To do
Each line below from the one containing "ثلاثة حكام عرب فقط ضمن حكام كأس العرب 2021" through the one containing "Male Rape Group - On To 83 (Excerpt)" should be output exactly as it stands, and no other line should appear.

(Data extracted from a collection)
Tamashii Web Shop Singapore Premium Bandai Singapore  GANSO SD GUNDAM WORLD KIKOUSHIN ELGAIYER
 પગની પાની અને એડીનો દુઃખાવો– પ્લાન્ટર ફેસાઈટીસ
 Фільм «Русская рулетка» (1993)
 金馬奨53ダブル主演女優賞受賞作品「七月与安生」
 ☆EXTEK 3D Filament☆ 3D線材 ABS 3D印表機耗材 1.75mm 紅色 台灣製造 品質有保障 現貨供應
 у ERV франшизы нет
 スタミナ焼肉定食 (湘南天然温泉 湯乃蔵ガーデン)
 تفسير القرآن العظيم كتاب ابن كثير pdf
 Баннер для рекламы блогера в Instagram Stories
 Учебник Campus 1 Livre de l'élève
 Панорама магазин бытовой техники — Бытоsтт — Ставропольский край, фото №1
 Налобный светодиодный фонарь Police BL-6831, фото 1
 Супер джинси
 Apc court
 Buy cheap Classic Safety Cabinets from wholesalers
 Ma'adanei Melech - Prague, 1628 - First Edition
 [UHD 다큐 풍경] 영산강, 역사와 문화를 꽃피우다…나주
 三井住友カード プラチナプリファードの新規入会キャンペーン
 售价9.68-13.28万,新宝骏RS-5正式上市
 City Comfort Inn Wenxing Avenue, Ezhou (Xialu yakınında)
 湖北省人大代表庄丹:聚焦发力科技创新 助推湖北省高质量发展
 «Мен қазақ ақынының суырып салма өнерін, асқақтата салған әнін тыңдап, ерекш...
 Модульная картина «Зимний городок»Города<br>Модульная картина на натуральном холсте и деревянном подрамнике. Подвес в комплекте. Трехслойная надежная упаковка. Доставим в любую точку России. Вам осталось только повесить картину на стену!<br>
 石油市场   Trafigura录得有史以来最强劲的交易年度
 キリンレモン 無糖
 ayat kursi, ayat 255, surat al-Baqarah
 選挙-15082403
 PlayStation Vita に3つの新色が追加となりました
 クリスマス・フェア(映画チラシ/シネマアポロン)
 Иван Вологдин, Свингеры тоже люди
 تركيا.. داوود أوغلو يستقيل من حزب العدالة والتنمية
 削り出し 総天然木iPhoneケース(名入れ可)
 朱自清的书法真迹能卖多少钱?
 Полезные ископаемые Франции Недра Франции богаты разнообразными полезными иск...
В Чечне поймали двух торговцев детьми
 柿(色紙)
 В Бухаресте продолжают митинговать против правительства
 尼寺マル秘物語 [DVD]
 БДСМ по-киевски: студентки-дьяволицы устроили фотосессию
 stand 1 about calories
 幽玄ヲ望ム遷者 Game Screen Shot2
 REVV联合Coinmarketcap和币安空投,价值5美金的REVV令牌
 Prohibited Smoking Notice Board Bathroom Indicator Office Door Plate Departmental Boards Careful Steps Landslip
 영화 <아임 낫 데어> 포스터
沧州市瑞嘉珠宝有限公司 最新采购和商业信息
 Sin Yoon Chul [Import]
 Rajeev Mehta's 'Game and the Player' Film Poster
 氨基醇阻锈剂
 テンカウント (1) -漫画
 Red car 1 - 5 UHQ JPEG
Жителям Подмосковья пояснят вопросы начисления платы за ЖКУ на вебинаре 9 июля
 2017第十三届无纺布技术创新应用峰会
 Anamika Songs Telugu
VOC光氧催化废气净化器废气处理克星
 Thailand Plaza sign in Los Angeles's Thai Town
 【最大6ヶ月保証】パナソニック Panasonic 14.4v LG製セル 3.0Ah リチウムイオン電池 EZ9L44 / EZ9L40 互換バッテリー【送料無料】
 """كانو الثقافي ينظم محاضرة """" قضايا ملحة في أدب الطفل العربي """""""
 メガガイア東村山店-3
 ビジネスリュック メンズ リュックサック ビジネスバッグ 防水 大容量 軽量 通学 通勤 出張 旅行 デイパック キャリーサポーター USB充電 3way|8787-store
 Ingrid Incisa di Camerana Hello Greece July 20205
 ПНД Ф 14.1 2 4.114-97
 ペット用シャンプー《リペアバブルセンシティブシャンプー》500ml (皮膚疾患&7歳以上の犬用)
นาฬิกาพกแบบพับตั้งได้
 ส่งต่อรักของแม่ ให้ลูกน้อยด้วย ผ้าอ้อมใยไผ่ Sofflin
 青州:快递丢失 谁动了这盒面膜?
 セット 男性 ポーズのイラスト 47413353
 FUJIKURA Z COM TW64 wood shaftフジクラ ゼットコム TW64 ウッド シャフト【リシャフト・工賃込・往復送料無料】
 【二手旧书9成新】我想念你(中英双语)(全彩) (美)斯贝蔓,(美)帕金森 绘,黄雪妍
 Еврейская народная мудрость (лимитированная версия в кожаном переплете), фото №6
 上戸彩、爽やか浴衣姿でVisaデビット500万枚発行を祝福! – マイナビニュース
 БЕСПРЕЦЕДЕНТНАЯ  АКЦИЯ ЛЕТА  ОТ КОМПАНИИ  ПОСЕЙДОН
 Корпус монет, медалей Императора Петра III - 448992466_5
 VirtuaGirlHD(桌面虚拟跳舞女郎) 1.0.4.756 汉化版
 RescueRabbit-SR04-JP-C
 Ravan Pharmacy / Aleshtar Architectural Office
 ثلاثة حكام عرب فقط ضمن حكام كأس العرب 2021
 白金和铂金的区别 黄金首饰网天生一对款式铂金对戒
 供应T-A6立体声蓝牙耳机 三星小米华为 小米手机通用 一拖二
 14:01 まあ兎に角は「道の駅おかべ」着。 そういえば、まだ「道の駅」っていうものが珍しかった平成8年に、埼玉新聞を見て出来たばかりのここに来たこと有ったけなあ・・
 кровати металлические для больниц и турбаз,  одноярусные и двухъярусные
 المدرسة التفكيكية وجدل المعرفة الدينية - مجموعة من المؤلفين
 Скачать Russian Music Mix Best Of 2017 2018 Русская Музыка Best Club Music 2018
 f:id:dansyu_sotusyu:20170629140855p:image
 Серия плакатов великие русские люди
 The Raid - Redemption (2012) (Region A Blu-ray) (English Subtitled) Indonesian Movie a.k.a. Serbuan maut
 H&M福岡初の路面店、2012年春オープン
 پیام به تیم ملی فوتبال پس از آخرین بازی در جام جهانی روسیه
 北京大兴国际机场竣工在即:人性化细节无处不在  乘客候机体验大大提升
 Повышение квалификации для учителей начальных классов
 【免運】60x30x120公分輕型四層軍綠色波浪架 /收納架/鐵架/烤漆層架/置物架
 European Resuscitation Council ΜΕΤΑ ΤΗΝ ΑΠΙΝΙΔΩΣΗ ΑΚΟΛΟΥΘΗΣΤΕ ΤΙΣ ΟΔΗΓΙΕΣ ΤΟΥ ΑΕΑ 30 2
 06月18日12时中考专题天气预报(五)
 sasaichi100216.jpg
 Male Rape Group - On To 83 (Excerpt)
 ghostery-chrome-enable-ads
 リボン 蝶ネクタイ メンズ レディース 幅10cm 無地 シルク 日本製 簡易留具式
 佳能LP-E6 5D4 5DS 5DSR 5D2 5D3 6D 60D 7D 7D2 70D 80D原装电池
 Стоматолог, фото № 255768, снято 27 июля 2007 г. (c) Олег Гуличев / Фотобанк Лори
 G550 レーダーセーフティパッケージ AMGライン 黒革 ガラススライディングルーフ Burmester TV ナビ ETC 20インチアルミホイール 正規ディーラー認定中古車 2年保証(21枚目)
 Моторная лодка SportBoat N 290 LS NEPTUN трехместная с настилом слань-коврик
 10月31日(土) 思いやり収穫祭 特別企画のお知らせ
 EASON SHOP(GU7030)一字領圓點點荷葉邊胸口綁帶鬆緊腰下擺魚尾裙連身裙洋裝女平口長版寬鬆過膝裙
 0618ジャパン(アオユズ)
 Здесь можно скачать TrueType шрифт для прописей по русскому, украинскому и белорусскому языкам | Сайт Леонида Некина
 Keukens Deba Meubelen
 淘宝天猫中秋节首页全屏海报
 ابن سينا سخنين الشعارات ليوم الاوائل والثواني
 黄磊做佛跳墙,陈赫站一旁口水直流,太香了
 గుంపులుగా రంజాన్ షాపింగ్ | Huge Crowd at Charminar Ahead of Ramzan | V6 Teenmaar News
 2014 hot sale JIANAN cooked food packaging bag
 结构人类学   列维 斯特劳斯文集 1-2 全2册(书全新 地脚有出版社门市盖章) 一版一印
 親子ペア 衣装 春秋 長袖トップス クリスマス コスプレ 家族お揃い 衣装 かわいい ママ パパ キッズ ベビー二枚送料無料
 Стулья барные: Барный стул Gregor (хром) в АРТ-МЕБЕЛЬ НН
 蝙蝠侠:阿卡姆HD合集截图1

Solution for this exercise
 ثلاثة حكام عرب فقط ضمن حكام كأس العرب 2021
 白金和铂金的区别 黄金首饰网天生一对款式铂金对戒
 供应T-A6立体声蓝牙耳机 三星小米华为 小米手机通用 一拖二
 14:01 まあ兎に角は「道の駅おかべ」着。 そういえば、まだ「道の駅」っていうものが珍しかった平成8年に、埼玉新聞を見て出来たばかりのここに来たこと有ったけなあ・・
 кровати металлические для больниц и турбаз,  одноярусные и двухъярусные
 المدرسة التفكيكية وجدل المعرفة الدينية - مجموعة من المؤلفين
 Скачать Russian Music Mix Best Of 2017 2018 Русская Музыка Best Club Music 2018
 f:id:dansyu_sotusyu:20170629140855p:image
 Серия плакатов великие русские люди
 The Raid - Redemption (2012) (Region A Blu-ray) (English Subtitled) Indonesian Movie a.k.a. Serbuan maut
 H&M福岡初の路面店、2012年春オープン
 پیام به تیم ملی فوتبال پس از آخرین بازی در جام جهانی روسیه
 北京大兴国际机场竣工在即:人性化细节无处不在  乘客候机体验大大提升
 Повышение квалификации для учителей начальных классов
 【免運】60x30x120公分輕型四層軍綠色波浪架 /收納架/鐵架/烤漆層架/置物架
 European Resuscitation Council ΜΕΤΑ ΤΗΝ ΑΠΙΝΙΔΩΣΗ ΑΚΟΛΟΥΘΗΣΤΕ ΤΙΣ ΟΔΗΓΙΕΣ ΤΟΥ ΑΕΑ 30 2
 06月18日12时中考专题天气预报(五)
 sasaichi100216.jpg
 Male Rape Group - On To 83 (Excerpt)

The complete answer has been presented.